Such a Pretty Smile by Kristi DeMeester

Published: January 18, 2022
St. Martin’s Press
Pages: 320
Genre: Psychological Thriller
KKECReads Rating: ⭐️⭐️⭐️⭐️
I received a copy of this book for free, and I leave my review voluntarily.
Kristi DeMeester is the author of Beneath, a novel published by Word Horde Publications, and Everything That’s Underneath, a short fiction collection from Apex Books. Her short fiction has appeared in publications such as Ellen Datlow’s The Year’s Best Horror Volume 9, 11, and 12; Stephen Jones’ Best New Horror, Year’s Best Weird Fiction Volumes 1, 3, and 5; in addition to publications such as Pseudopod, Black Static, Fairy Tale Review, and several others. In her spare time, she alternates between telling people how to pronounce her last name and spell her first.

2019: Thirteen-year-old Lila Sawyer has secrets she can’t share with anyone. Not the school psychologist she’s seeing. Not her father, who has a new wife, and a new baby. And not her mother―the infamous Caroline Sawyer, a unique artist whose eerie sculptures, made from bent twigs and crimped leaves, have made her a local celebrity. But soon Lila feels haunted from within, terrorized by a delicious evil that shows her how to find her voice―until she is punished for using it.
2004: Caroline Sawyer hears dogs everywhere. Snarling, barking, teeth snapping that no one else seems to notice. At first, she blames the phantom sounds on her insomnia and her acute stress in caring for her ailing father. But then the delusions begin to take shape―both in her waking hours, and in the violent, visceral sculptures she creates while in a trance-like state. Her fiancé is convinced she needs help. Her new psychiatrist waives her “problem” away with pills. But Caroline’s past is a dark cellar, filled with repressed memories and a lurking horror that the men around her can’t understand.
As past demons become a present threat, both Caroline and Lila must chase the source of this unrelenting, oppressive power to its malignant core. Brilliantly paced, unsettling to the bone, and unapologetically fierce, Such a Pretty Smile is a powerful allegory for what it can mean to be a woman, and an untamed rallying cry for anyone ever told to sit down, shut up, and smile pretty
“Yes. She would go back.”
Lila has been a good girl her whole life, and she is holding secrets inside of her. Desires. Her mom, Caroline, has secrets and scars she won’t talk about. And as things progress, they realize they only have each other. But for how long, neither can say.

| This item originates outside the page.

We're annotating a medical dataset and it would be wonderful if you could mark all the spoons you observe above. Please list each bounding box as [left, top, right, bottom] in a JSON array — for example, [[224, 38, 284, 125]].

This was not my typical read. But I don’t regret reading this novel. The story is scary, dark, twisted, and perfectly set.
The characters were all so well done. And the discussion and handling of mental health were so well done.
Lila is a typical young teenager, repressing who she truly is for fear of rejection. She tries to be what she thinks everyone wants her to be-but it starts to weigh on her. An unbearable pressure that starts to fester and starts bringing animalistic urges to the surface.
Caroline is the definition of someone the system abandoned. Anytime she struggled, she has prescribed a pill and told to stop being emotional. But through the murk, she learned to advocate for herself. And she decides she is taking her power back.
I’m not a huge supernatural fan, but I enjoyed this story. I enjoyed how it progressed, and I enjoyed how it ended. I loved how the intensity was played, and I loved how palpable the terror and desire felt.
Kristi DeMeester is a gifted storyteller, and I look forward to reading more of her work. She was able to bring this story to life with intense visuals and a terrifying twist.